Weinbaudirektor Werner Luttenberger über das Weinjahr 2020 und über die Folgen der Corona-Pandemie für die heimischen Weinbauern.
NEUES LAND: Seit 1. März kommen die steirischen DAC-Gebietsweine des Jahrgangs 2020 auf den Markt, Anfang Mai folgen dann die DAC-Orts- und Riedenweine. Herr Luttenberger, was lässt sich über den Weinjahrgang 2020 sagen?
Werner Luttenberger: Vorausschicken möchte ich, dass das Jahr 2020 nicht nur witterungsmäßig schwierig war, sondern auch was die Herausforderungen am Markt betrifft. Wir erwarten heuer einen klassisch steirischen Jahrgang mit frischer Säure und moderatem Alkoholgehalt. Die Fruchtaromatik ist sehr gut. Dafür sind wir ja bekannt. Von der Menge her haben wir 238.500 Hektoliter auf 5070 Hektar geerntet. Das ist eine Spur weniger als im Jahr 2019.
Keine Gastronomie
NL: Die Corona-Pandemie hat uns seit einem Jahr fest im Griff. Keine offenen Gastronomiebetriebe, keine Buschenschenken, keine Großveranstaltungen, keine Feste, keine größeren privaten Feiern – was heißt das für die steirischen Weinbauern?
Luttenberger: Wir haben schon im vorigen März darauf rasch reagiert und die Betriebe informiert, wie der Ab-Hof-Verkauf im Lockdown stattfinden kann und wie wir Betriebe beim Online-Verkauf unterstützen. Betriebe, die schon früher Online-Shops gehabt haben, waren im Vorteil, andere haben aber in diesem Segment nachgezogen. Summa summarum hat sich eines gezeigt. Die Betriebe, die direkt beim Kunden sind, ab Hof vermarkten beziehungsweise einen Buschenschank betreiben, haben ihre Keller ziemlich leeren können. Betriebe, die sehr stark die Stadthotellerie oder Tourismusbetriebe beliefern oder viel auf Festen vertreten sind, sitzen teilweise noch auf größeren Mengen. Aber wenn wir im heurigen Jahr die Chance haben, gut zu vermarkten, ist noch nichts passiert. Da kommt uns sicher auch das DAC-System zugute. Dadurch haben wir einen Zeitpolster. Weine, die später in die Flasche kommen, sind viel lagerfähiger.
Einkaufsverhalten
NL: Hat sich bei den Weinkonsumenten im Einkaufsverhalten etwas verändert?

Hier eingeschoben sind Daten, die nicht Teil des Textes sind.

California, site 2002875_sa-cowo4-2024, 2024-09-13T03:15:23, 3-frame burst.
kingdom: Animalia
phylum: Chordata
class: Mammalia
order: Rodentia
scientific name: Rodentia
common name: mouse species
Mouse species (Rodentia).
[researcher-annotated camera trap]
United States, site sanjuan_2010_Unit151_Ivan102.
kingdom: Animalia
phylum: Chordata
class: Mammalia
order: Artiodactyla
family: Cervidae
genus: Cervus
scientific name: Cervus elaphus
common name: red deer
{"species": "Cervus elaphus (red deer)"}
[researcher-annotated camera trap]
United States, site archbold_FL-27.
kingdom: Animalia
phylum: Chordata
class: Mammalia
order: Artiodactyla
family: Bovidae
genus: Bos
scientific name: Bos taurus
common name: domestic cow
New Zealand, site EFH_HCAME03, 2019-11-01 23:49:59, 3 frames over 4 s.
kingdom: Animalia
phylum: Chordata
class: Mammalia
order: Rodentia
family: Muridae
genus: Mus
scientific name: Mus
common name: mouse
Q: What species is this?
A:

Luttenberger: Wir sehen schon, dass beim Weineinkauf direkt bei den Betrieben die hochwertigen Weine verstärkt gekauft wurden. Und wir hoffen auch, dass ein Teil der Leute, die uns erst im vorigen Jahr im touristischen Bereich entdeckt haben, weil sie zum Beispiel nicht ans Meer fahren konnten, wiederkommen. Das bringt uns auf Dauer sicher einen Vorteil.
NL: Heuer war es im Februar zwei Wochen lang schon ungewöhnlich warm. Zeichnet sich da ein Problem ab?
Luttenberger: Nein! Solange es in der Früh reift, treiben die Rebstöcke noch nicht an. Ich erwarte mir momentan, dass die ersten Reben so um den 10. April spitzeln werden. Das passt. Dann kommt es dann darauf an, wie schnell der Austrieb vor sich geht. Die Wasserversorgung im Winter war sehr gut.
NL: In der jüngsten Zeit ist in diversen Medienberichten immer wieder vom Ausverkauf der steirischen Weingegend die Rede. Stimmen Sie dem zu?
Luttenberger: Diese Entwicklung ist in der Südsteiermark und in Ansätzen auch schon in der Weststeiermark und im Vulkanland spürbar. Wenn etwas verkauft wird, haben bäuerliche Familien oft keine Chance mehr, es zu erwerben, weil die Nachfrage so stark ist. Ich denke, dass die bäuerlichen Betriebe in bäuerlicher Hand bleiben sollen, sodass das Handwerk im Vordergrund steht. Ich hoffe, dass das im Rahmen bleibt.
Zur Person
Anfang März feierte Werner Luttenberger den 60er. Seit 1984 ist er in der LK Steiermark tätig und begann als Weinbau- und Betriebsberater in der Bezirkskammer Leibnitz. Im Jahr 2000 wurde er Weinbaudirektor. Er ist verheiratet. Tochter Beatrix ist derzeit steirische Weinprinzessin. Er bewirtschaftet in Gamlitz einen 1,4 Hektar großen Weingarten.